SARAMAGO, saneador do DN e a MOIRAMA

"Nós, europeus, estamos transidos de medo.
Paralisados, de cócoras perante selvagens analfabetos, fanáticos e obscurantistas, continuamos a apontar as baterias para os EUA, para Bush e para Blair.
Sabemos, mas fingimos não saber, que com Bush ou sem Bush, os nossos inimigos fariam precisamente o mesmo.
Não se trata de uma luta entre a administração norte-americana e o totalitarismo.
Não se trata de um enfrentamento entre o carácter do homem que ocupa o trono de Pedro e alguns extremistas desvairados.
A questão que todos queremos iludir é mais profunda. É civilizacional.
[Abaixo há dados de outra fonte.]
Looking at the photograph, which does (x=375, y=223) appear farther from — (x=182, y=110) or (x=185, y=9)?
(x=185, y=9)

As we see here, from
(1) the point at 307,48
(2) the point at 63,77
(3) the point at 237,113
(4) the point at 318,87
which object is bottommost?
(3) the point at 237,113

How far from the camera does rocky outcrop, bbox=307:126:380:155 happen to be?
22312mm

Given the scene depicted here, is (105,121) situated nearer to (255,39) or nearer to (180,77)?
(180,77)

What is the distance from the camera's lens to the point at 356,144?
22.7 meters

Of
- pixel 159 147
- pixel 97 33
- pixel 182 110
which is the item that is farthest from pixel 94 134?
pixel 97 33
O termo é relativamente recente na história cultural do Ocidente.
Só deu entrada nos dicionários no século XVIII e só terá sido compreendido pelo Islão há pouco mais de duas ou três gerações.
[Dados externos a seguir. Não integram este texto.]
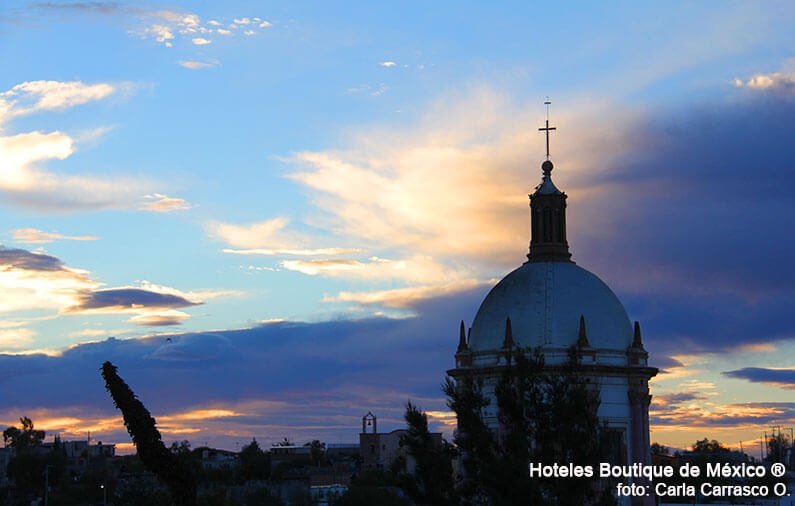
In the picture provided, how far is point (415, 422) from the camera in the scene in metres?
62.8

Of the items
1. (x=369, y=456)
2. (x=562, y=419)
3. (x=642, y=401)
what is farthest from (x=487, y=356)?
(x=369, y=456)

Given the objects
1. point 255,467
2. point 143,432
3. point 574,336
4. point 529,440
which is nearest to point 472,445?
point 529,440

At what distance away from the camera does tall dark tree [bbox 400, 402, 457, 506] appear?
60.5m

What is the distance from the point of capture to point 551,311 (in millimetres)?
87438

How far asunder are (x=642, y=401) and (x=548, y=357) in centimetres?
769

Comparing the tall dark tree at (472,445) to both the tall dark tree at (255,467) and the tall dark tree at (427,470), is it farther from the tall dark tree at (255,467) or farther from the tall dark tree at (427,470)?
the tall dark tree at (255,467)

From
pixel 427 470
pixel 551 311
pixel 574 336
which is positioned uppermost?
pixel 551 311

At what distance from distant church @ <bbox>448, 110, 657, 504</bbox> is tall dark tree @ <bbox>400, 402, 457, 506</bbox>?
76.0 ft

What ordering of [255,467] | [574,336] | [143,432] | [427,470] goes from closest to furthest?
1. [143,432]
2. [427,470]
3. [574,336]
4. [255,467]

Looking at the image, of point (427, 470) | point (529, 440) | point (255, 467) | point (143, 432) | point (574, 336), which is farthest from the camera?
point (255, 467)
Mostrámos-lhes a nossa civilização: a nossa literatura, a nossa música, a nossa arquitectura, a nossa Filosofia, a nossa ciência e tecnologia, as nossas instituições, o nosso ritmo de vida, hábitos, práticas, atitudes. Conhecem-nos, pois somos transparentes: estamos nos filmes que eles vêem, nas músicas que ouvem, nas roupas que vestem.
Sabem como lidamos com o amor, o ódio, o cansaço, a alegria, a tristeza e a mentira. Para um terrorista, somos um livro aberto.
Nós nada sabemos o que vai naquelas cabeças.
Eles sabem que no dia em que enterrarmos Handel, Mozart, Beethoven, Wagner, Chopin, Bartók, Miguel Ângelo, Goya, Picasso, Pessoa, Borges, Homero e Joyce estaremos mortos. Puseram bombas, mataram, mutilaram e infundiram terror no formigueiro das cidades em que vivemos. Mas isso não bastava.
A nossa civilização está dentro de nós.
Importa, agora, que tenhamos medo de nós próprios, que nos esqueçamos quem somos, porque somos e o que fomos.
Querem matar-nos o espírito, o direito à posse do que criámos, aquilo que fruímos, o que nos dá alegria.
Mozart morreu em Berlim.
Amanhã morrerão Descartes, Hegel, Kant, Hume, Voltaire; depois de amanhã o Velho Testamento será banido por contar as primícias do judaísmo e, logo depois, o Novo Testamento será ocultado se não lhe for acoplado o Corão, seu sucedâneo lógico e cronológico na Revelação.
Lá para os lados de Espanha, o pateta do Saramago pede um "pacto de não-agressão entre o Islão e o cristianismo".
Nas muralhas vacilantes de Bizâncio estão os inimigos.
Cá dentro, queima-se tudo o que pode ofender o inimigo."